Esse foi um dos resultados dramáticos da negativa de um simples pedido de preferência feito por uma mulher advogada grávida de 29 semanas. Outro resultado, porém, deve ser festejado por toda a sociedade: Daniela Teixeira jogou luz para a gravidade do acontecido e lutou, incansavelmente ao lado de outras 400 advogadas, na qualidade de diretora da OAB-DF, para elaborar projeto de lei que assegura uma série de garantias à mulher advogada. Em 25 de novembro de 2016 foi publicada a Lei 13.363, que alterou o Estatuto da Advocacia (EAOAB) e o Código de Processo Civil (CPC) “para estipular direitos e garantias para a advogada gestante, lactante, adotante ou que der à luz e para o advogado que se tornar pai” (artigo 1º). A lei, conhecida como Lei Júlia Matos (nome da filha de Daniela Teixeira) é hoje celebrada, mas por vezes tem sido esquecida por aqueles que tem, por dever de ofício, de conhecê-las.

Aos esquecidos, continuaremos lembrando, seja por textos, por falas e atitudes, que a Lei Júlia Matos existe para que outras mulheres não precisem passar pelo drama vivido por Daniela Teixeira e sua filha, de quem foi retirado o direito de crescer e se desenvolver, por completo, no ventre de sua mãe.

Quase dez anos separam os acontecimentos de Daniela Teixeira e Malu Borges. Desespera perceber que quase nada mudou, apesar da existência de uma lei federal plenamente em vigor. São centenas de relatos feitos por advogadas, que descrevem, de forma sofrida, o desrespeito diário, as humilhações cotidianas e o apedrejamento público daquelas que ousam ser mães e profissionais.
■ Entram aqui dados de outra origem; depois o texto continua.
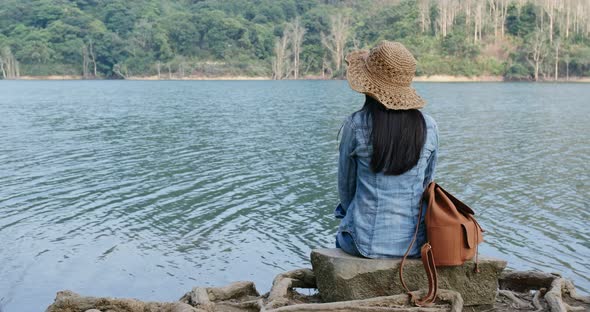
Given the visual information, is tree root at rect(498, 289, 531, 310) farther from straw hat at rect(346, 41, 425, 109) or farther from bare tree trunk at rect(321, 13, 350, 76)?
bare tree trunk at rect(321, 13, 350, 76)

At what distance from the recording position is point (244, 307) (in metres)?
4.90

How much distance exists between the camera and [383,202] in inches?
178

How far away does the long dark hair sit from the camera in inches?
175

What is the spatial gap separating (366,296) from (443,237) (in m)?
0.66

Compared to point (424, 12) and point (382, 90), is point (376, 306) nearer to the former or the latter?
point (382, 90)

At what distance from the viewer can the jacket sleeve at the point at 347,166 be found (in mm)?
4531

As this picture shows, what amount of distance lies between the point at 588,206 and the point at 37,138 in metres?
18.1

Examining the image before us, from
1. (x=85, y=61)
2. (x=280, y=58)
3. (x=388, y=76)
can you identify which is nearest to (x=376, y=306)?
(x=388, y=76)

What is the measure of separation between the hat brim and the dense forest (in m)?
93.5

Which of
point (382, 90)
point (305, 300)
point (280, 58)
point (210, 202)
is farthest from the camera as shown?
point (280, 58)

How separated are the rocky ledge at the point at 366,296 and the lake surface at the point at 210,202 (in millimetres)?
3248

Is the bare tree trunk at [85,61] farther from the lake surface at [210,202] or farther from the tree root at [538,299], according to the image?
the tree root at [538,299]

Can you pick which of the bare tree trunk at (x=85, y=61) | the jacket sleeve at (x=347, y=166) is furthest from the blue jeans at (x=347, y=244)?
the bare tree trunk at (x=85, y=61)

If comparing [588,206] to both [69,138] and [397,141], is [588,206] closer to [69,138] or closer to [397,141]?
[397,141]
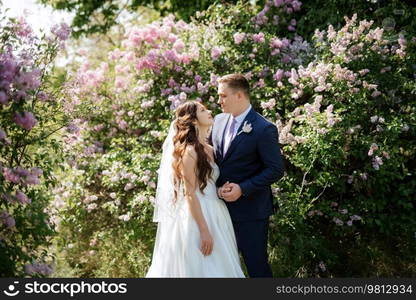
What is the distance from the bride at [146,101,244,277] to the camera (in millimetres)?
4367

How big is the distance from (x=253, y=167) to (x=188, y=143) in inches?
21.1

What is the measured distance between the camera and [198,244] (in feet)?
14.4

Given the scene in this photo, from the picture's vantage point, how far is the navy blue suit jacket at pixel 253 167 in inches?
174

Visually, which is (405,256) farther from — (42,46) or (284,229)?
(42,46)

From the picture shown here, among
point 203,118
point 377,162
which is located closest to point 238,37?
point 377,162

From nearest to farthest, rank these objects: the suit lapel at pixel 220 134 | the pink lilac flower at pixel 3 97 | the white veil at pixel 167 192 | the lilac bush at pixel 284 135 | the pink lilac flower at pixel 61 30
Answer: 1. the pink lilac flower at pixel 3 97
2. the pink lilac flower at pixel 61 30
3. the white veil at pixel 167 192
4. the suit lapel at pixel 220 134
5. the lilac bush at pixel 284 135

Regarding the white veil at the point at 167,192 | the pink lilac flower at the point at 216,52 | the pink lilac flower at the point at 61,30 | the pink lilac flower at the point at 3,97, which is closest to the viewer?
the pink lilac flower at the point at 3,97

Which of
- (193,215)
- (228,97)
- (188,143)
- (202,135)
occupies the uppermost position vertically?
(228,97)

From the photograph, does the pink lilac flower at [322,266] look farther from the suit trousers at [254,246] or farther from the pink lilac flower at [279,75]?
the pink lilac flower at [279,75]

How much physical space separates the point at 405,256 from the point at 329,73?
2068mm

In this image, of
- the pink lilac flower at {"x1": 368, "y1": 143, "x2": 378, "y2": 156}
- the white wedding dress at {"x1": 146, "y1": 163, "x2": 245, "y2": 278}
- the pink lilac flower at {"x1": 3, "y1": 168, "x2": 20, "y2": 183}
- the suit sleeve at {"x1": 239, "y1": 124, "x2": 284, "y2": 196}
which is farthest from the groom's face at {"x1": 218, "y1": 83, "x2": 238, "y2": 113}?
the pink lilac flower at {"x1": 368, "y1": 143, "x2": 378, "y2": 156}

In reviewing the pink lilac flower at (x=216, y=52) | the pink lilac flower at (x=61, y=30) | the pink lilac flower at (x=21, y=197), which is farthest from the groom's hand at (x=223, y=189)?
the pink lilac flower at (x=216, y=52)

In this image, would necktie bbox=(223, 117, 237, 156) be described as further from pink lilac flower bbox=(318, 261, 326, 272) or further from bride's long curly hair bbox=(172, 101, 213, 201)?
pink lilac flower bbox=(318, 261, 326, 272)

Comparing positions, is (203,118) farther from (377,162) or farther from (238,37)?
(238,37)
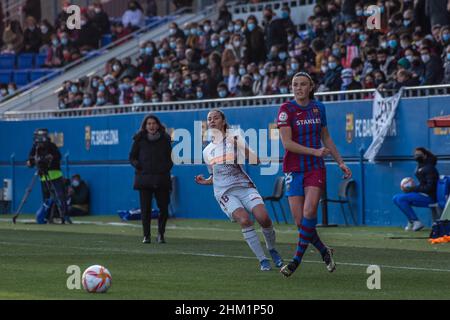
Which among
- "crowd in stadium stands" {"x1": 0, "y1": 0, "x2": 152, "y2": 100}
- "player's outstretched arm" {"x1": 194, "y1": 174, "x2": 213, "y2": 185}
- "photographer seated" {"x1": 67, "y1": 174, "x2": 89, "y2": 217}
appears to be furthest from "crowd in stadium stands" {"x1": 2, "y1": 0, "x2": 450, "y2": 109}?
"player's outstretched arm" {"x1": 194, "y1": 174, "x2": 213, "y2": 185}

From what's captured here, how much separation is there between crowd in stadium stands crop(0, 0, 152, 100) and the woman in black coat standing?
63.5ft

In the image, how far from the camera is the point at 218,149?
54.3 ft

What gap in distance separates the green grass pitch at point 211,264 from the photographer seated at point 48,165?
216 centimetres

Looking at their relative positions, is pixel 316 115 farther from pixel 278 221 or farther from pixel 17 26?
pixel 17 26

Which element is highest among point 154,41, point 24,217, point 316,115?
point 154,41

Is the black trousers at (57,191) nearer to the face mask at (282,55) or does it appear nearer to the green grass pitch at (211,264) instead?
the green grass pitch at (211,264)

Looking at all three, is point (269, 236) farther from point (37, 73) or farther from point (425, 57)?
point (37, 73)

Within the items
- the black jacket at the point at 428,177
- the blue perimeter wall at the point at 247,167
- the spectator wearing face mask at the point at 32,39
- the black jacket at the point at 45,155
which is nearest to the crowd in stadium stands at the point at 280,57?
the blue perimeter wall at the point at 247,167

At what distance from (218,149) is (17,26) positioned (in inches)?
1161

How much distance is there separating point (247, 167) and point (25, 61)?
15108 millimetres

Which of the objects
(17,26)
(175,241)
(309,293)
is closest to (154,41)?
(17,26)

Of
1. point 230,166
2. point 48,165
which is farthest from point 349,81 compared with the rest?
point 230,166

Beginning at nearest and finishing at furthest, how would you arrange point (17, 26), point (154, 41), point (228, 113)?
1. point (228, 113)
2. point (154, 41)
3. point (17, 26)

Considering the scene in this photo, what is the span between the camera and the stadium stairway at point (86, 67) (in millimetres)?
40406
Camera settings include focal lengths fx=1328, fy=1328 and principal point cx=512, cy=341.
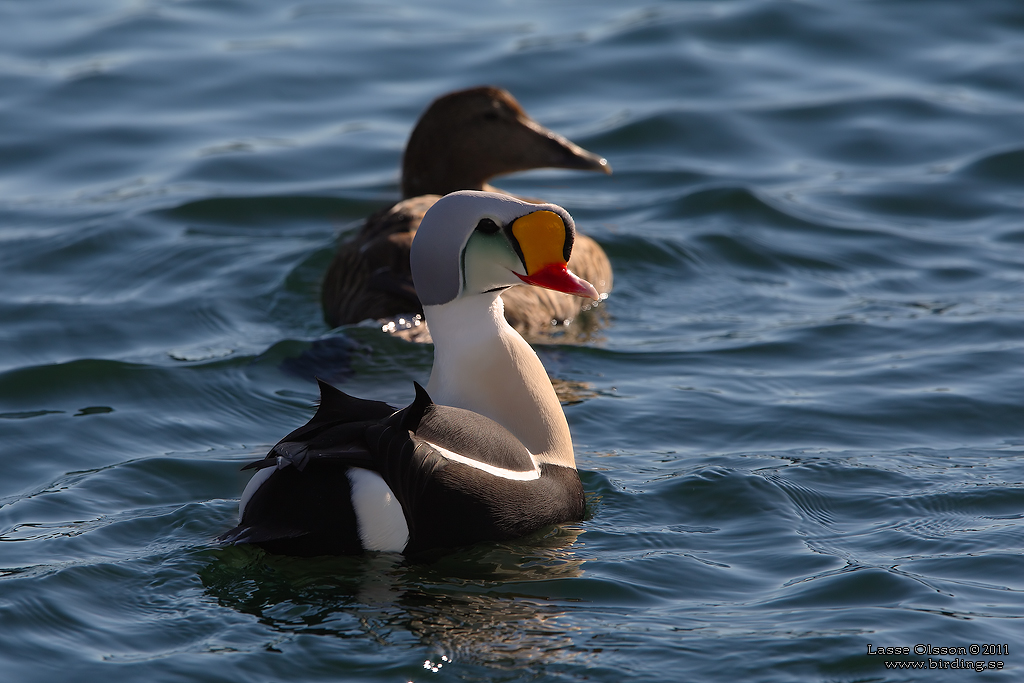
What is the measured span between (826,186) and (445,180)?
8.92 ft

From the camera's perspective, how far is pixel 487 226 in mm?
3984

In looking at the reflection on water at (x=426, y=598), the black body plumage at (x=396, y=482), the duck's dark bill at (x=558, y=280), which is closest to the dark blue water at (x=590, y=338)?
the reflection on water at (x=426, y=598)

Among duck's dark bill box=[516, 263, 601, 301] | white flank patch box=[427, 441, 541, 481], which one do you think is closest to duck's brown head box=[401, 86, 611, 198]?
duck's dark bill box=[516, 263, 601, 301]

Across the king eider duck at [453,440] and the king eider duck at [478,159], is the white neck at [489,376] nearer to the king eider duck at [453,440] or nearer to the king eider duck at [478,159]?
the king eider duck at [453,440]

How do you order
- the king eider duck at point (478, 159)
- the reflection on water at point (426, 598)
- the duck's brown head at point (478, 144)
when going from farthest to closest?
1. the duck's brown head at point (478, 144)
2. the king eider duck at point (478, 159)
3. the reflection on water at point (426, 598)

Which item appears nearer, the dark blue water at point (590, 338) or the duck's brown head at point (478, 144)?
the dark blue water at point (590, 338)

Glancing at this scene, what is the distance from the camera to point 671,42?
1077 cm

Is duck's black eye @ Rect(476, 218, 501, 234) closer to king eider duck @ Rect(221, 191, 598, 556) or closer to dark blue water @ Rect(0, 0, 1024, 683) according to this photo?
king eider duck @ Rect(221, 191, 598, 556)

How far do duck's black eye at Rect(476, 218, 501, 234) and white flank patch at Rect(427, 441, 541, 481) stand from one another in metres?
0.68

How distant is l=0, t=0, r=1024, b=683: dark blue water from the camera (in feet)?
11.4

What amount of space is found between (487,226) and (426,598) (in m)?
1.14

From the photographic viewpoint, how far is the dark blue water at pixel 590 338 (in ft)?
11.4

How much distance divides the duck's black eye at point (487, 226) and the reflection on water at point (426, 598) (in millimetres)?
919

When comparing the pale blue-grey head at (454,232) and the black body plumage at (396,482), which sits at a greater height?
the pale blue-grey head at (454,232)
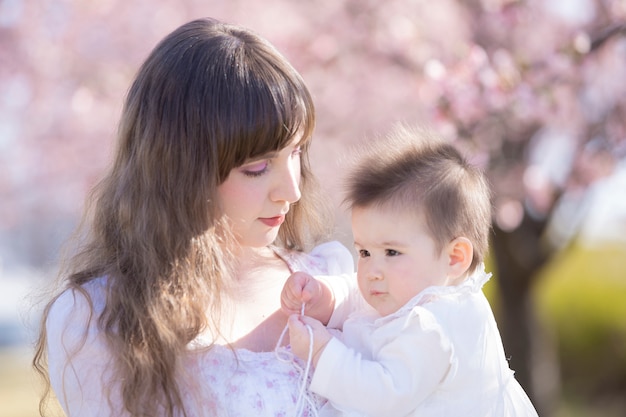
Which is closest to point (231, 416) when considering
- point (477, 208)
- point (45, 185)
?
point (477, 208)

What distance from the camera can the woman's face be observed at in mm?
2053

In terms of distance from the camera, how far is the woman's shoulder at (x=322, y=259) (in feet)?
7.90

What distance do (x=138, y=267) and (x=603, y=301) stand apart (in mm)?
6194

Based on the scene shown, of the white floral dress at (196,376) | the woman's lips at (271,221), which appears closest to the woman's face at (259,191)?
the woman's lips at (271,221)

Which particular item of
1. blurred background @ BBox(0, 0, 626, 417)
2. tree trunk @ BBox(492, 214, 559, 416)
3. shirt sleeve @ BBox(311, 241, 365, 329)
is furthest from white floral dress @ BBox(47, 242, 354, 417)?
tree trunk @ BBox(492, 214, 559, 416)

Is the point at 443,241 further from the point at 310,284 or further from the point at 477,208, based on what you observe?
the point at 310,284

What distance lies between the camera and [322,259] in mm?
2502

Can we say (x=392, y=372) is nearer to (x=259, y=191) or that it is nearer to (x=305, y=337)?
(x=305, y=337)

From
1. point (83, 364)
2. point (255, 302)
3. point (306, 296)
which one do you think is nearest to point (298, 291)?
point (306, 296)

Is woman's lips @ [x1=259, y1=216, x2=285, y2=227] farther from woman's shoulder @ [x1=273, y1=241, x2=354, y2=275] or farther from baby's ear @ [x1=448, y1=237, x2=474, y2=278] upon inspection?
baby's ear @ [x1=448, y1=237, x2=474, y2=278]

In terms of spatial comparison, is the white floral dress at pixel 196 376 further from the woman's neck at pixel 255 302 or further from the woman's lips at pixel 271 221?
the woman's lips at pixel 271 221

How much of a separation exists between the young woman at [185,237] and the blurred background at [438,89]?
2.23m

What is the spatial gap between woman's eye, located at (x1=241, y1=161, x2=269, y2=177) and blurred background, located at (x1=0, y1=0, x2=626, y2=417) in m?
2.24

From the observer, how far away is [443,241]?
2.00 metres
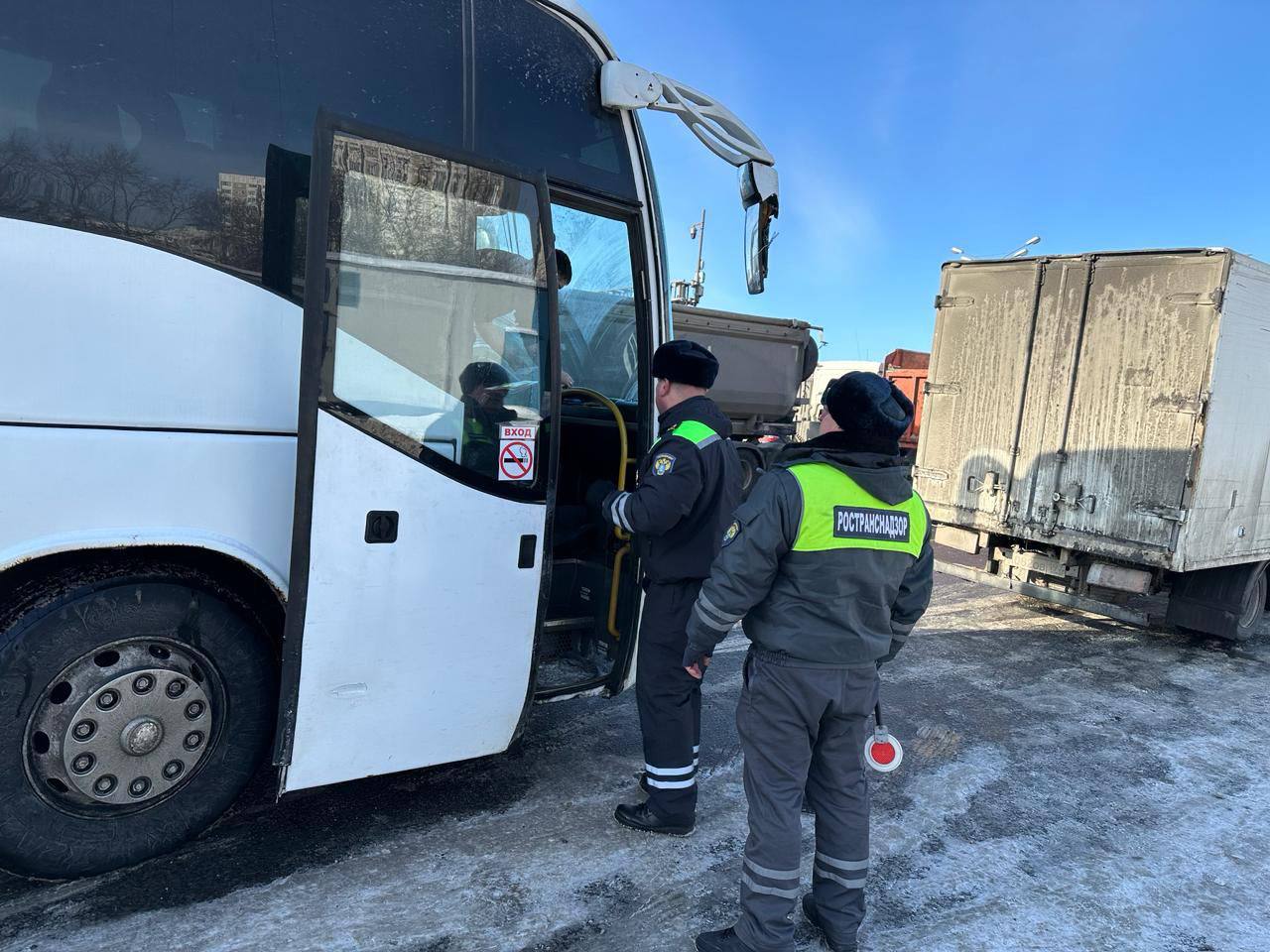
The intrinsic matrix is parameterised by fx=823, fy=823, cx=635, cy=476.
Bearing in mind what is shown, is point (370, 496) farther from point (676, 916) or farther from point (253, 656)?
point (676, 916)

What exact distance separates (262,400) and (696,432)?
1.57m

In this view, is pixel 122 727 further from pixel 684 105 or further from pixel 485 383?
pixel 684 105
Eu mesma já fui vítima de questionamento público sobre minha lactância. Afinal, “o que essa mãe desnaturada faz aqui, trabalhando, ao invés de estar em casa, cuidando de seus filhos?”. Desculpe-nos se a maternidade alheia tira a concentração de vossas excelências, ou se um singelo pedido de preferência tem a capacidade de causar tamanho incômodo aos advogados que aguardam pelo apregoamento de seu processo. Mas deixo aqui minha percepção sobre os fatos: Malu Borges, assim como outras centenas de milhares de advogadas, apenas conciliava a maternidade com sua vida profissional. O que surpreende, a bem da verdade, é que o incômodo pelos sussurros de um bebê foi menor do que o constrangimento pelo desrespeito à legislação federal e à dignidade de mulheres advogadas lactantes de todo o Brasil.